▸ Exercise text:
*** Begin section ***

Entertainment

'This Is Us' Fans, More "Sadness" Is Coming

by Caitlyn Callegari

I like to take pride in my TV cliffhanger predictions, but I must say that this time, I was dead wrong. Pun intended. Thankfully, series creator Dan Fogelman explained the This Is Us Toby cliffhanger that caught me off-guard in a way that put me at ease. Obviously, there are huge spoilers ahead. When Toby collapsed from what appeared to be a heart attack on the holiday episode of This Is Us, I thought that his time was up. Not because I wanted to see him go. Quite the contrary. Bbut the, "Nothing bad ever happens on Christmas Eve" felt a bit like the show was protesting too much. Well, that and the fact that Toby's surgery was paralleled with Dr. K's and we saw that Dr. K ended up surviving.

So all signs point to Toby kicking the bucket next episode, if not immediately than a bit belatedly, right? Uh, no. In an interview with Entertainment Weekly, Fogelman explained that he threw us all off on purpose. Why? Because he can, and because sometimes the signature This Is Us plot twists are actually deviously... uplifting.

In a compliment to his "sophisticated" viewers, he explained that,

...The show has a lot of heaviness and a lot of sadness — and some sadness forthcoming — so we wanted to strike that balance and also do what was just what we felt happened to the characters — and it didn’t feel like either of them died to us. With Toby, if I was a sophisticated television viewer, I might make him survive only to kill him at the end of the episode in a different way... Because at this point, you have to be aware of how sophisticated your audience is getting, so sometimes in order to play with expectations, you need to get ahead of guessing what the expectations of the audience might be.

While I'm all for happy surprises, and I am endlessly glad that my man Toby is going to be fine, uh... did you happen to catch that "some sadness forthcoming" line? Because, I sure did. But, what does that mean for the show exactly? Well, Fogelman talks about the obvious choice, William, who has "gone off chemo."

*** End section ***

[Collected data entries]
*** Begin section ***

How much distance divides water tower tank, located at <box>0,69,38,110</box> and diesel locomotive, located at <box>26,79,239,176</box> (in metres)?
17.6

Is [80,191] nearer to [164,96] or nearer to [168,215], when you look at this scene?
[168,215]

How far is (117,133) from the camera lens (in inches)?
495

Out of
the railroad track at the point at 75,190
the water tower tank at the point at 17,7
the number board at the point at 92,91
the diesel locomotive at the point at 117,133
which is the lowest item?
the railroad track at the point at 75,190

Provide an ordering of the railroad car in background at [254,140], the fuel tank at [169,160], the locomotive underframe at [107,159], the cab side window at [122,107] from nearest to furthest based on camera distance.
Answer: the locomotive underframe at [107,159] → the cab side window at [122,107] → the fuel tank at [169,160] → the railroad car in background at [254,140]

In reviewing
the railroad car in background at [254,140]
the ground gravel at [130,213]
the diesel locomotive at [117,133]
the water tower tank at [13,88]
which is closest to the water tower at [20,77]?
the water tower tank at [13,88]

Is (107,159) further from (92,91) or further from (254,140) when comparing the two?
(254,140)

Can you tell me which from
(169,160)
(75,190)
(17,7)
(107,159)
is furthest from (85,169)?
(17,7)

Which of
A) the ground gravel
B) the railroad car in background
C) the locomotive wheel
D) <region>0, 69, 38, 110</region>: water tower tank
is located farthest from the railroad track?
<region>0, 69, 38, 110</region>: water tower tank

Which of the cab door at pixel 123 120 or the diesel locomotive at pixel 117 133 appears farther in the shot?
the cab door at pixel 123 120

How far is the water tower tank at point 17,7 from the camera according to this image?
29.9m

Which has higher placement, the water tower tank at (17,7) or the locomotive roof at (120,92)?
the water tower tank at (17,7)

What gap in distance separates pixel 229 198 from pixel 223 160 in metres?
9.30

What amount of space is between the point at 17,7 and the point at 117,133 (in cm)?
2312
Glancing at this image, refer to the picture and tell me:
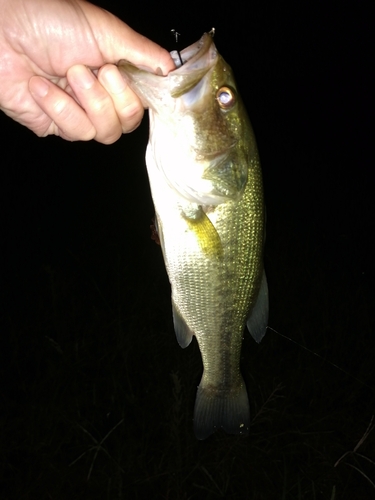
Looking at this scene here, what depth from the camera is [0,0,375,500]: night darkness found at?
366 centimetres

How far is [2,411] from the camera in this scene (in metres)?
3.87

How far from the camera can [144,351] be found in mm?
4453

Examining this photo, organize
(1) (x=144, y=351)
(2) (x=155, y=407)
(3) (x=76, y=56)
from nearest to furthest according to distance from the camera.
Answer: (3) (x=76, y=56), (2) (x=155, y=407), (1) (x=144, y=351)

*** End section ***

▸ Required actions:
- A) According to the article on the This Is Us Toby cliffhanger, which publication interviewed Dan Fogelman?
- B) Pick up the article on the This Is Us Toby cliffhanger after its final sentence and keep writing.
The records have no connection to the text.

▸ Expected responses:
- A) Entertainment Weekly

- B)
EW asked, "how much more or how little time with William we should brace for," and he said,

We introduced this character as a very sick man without a lot of time left. Miracles happen and things happen, but we’re also trying to play in a reality of this show, where we’re trying to show real life. So in terms of bracing for things, we’re trying to stay true to the characters and what really happens in these situations.

But despite the vague references to when William's terminal illness will take its toll, something tells me that's not the only source of "forthcoming sadness." In an interesting explanation of the Toby and Dr. K parallel, Fogelman said, as EW points out, that unlike The Walking Dead's killing of Glenn Rhee after initially saving him,

...we went the opposite way by surprising everybody with, 'Everybody lives. Multiple times.' To end that 10th episode, we always had the idea that it would seem like the older guy undergoing life-threatening surgery is the guy that’s on the line, and we’ll surprise everybody by out-of-the-blue dropping Toby... That was always in the plan — the misdirect/head fake of Dr. K versus Toby.

Considering that we know William is living on borrowed time and that, at some point in the Pearson's past, Jack has also died, could the "forthcoming sadness" possibly be that of a parallel of William's death with Jack's?

If the 'Everybody lives. Multiple times," trope panned out in this instance, I can't help but think that the exact opposite might happen later. You'd better get your tissues ready.